▶ [Data entries]:
---+---
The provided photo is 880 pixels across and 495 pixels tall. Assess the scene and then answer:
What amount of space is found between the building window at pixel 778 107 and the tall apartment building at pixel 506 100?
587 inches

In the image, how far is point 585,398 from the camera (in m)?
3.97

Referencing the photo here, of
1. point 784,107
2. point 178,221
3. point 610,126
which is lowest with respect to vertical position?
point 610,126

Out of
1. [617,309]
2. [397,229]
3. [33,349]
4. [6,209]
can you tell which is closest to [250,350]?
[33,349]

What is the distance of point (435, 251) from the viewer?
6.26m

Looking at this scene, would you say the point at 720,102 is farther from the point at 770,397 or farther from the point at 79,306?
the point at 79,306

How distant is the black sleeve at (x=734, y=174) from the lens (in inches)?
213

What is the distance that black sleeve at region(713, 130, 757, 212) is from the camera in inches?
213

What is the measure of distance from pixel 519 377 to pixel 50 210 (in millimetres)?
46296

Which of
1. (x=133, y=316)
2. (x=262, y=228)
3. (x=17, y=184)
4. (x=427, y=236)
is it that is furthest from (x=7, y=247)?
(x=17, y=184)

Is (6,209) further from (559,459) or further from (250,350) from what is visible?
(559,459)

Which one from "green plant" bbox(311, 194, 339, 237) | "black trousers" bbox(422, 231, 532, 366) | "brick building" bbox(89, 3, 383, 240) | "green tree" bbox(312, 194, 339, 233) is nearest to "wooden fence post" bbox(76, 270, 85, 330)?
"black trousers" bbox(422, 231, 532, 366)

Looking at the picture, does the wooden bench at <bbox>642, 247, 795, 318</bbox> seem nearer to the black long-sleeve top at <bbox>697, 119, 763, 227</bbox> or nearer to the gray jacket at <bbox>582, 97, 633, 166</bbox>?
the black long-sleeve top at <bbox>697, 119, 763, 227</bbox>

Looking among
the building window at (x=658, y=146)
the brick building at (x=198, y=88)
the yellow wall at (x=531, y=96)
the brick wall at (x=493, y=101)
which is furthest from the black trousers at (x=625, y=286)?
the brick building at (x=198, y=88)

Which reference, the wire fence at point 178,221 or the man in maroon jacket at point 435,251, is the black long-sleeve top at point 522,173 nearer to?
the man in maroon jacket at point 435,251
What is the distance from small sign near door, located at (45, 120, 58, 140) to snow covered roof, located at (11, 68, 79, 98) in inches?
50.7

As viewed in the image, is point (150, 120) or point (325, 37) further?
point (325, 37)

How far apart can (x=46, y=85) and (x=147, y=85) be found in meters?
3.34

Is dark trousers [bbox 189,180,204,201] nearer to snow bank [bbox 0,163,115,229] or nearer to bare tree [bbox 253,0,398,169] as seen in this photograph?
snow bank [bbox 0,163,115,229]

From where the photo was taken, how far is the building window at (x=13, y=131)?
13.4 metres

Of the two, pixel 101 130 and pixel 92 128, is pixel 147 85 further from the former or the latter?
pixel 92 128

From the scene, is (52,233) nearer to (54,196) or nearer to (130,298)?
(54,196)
---+---
▶ [What this task involves]: Reproduce only the lines between the line containing "As viewed in" and the last line of the records, those two lines included, exactly.

▶ [Solution for this task]:
As viewed in the image, is point (150, 120) or point (325, 37) further?
point (325, 37)

How far apart can (x=46, y=85) and (x=147, y=85) be found in meters?
3.34

Is dark trousers [bbox 189,180,204,201] nearer to snow bank [bbox 0,163,115,229] or nearer to bare tree [bbox 253,0,398,169] as seen in this photograph?
snow bank [bbox 0,163,115,229]

From where the photo was taken, how far is the building window at (x=13, y=131)?
13.4 metres

Of the two, pixel 101 130 and pixel 92 128, is pixel 147 85 further from the former or the latter?
pixel 92 128

From the scene, is (52,233) nearer to (54,196) or nearer to (130,298)?
(54,196)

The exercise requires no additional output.